All of this and more is encompassed in the work of the Coming Home Network International. We cannot get people jobs, but we can tell them of opportunities as we hear of them. We cannot make inroads for them into the structures of their local diocese or parish, but we can stand beside them as they make their own efforts to do so. We cannot be their spiritual directors as they work through all their questions, but we can help them find answers as they seek counsel in their own vicinity.
One morning, as I was reflecting on our work over the last five years, I read the liturgical readings for that day, and was greatly confirmed in the reason for our apostolate: "The twelve summoned the body of the disciples and said, 'It is not right that we should give up preaching the word of God to serve tables. Therefore, brethren, pick out from among you seven men of good repute, full of the Spirit and of wisdom, whom we may appoint to this duty. But we will devote ourselves to prayer and to the ministry of the word.' And what they said pleased the whole multitude ... These they set before the apostles, and they prayed and laid their hands upon them. And the word of God increased; and the number of the disciples multiplied greatly in Jerusalem, and a great many of the priests were obedient to the faith" (Acts 6:2-7).
Did you ever notice in this passage that after Luke describes the apostles' delegation of ministerial tasks to newly ordained lay leaders, or "deacons," he mentions that "a great many priests" are converting to the faith? Could it be that many Jewish priests were interested in, even convinced by the claims of this new movement within Judaism, but were holding back because they were not sure what they would do if they "converted" or how it would affect their lives?
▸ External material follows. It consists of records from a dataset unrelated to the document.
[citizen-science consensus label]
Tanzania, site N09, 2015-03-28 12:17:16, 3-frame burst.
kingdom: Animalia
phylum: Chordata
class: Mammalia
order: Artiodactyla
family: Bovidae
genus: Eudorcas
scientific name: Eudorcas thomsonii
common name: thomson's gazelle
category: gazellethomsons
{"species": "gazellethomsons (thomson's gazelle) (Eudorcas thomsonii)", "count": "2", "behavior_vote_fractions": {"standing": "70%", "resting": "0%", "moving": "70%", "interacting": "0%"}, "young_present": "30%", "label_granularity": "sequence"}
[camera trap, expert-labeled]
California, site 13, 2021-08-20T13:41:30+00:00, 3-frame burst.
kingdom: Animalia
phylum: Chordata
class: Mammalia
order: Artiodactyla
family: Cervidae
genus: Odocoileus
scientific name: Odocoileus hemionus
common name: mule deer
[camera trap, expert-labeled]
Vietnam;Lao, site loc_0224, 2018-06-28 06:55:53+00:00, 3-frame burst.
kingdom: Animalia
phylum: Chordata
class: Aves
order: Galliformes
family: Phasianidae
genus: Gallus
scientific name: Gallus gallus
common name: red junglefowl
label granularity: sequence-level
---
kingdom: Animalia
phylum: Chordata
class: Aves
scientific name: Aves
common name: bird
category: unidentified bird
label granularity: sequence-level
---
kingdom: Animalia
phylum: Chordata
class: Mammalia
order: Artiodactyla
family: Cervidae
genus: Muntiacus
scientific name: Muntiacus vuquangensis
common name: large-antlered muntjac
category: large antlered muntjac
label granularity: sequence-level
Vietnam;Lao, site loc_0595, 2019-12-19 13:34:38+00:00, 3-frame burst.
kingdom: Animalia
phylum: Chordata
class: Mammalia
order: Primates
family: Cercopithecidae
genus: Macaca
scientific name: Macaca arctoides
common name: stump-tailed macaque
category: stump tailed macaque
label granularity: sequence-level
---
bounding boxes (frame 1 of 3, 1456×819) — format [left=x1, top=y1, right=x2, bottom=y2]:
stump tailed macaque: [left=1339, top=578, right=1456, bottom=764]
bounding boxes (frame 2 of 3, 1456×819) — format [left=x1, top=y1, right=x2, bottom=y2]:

For these trained and ordained Jewish clergy, acceptance of the claims of this new sect would mean the loss of their pastoral careers. Since a Jewish priest was generally married, conversion would also mean the loss of his means of supporting wife and children, because he had no guarantee he could continue in a paid leadership capacity once he converted. Conversion would mean complete rejection by family and friends, leading possibly to severe persecution. This, therefore, is not just a modern phenomenon. Conversion always requires great sacrifice.
Later, after the Pharisee Saul converted, "the Jews plotted to kill him" (Acts 9:23), who was once their champion persecutor of this growing sect. In Saul's case, it is also interesting to note that when "he attempted to join the disciples ... they were all afraid of him, for they did not believe that he was a disciple" (Acts 9:26). He needed an advocate, Barnabas, who was already accepted by the disciples, to stand by and for him before this first Magisterium.
This is the charism of the Coming Home Network International, with St Barnabas as one of our patron saints: to stand beside and for Protestant clergy and laity, and their families, who are responding to the prompting of the Holy Spirit to accept great change and sacrifice, to leave the comfortable and familiar, to come home to the Catholic faith.
May we be "sons of encouragement" to these men, women, and their families, as Barnabas was to Saul. St Barnabas, pray for us!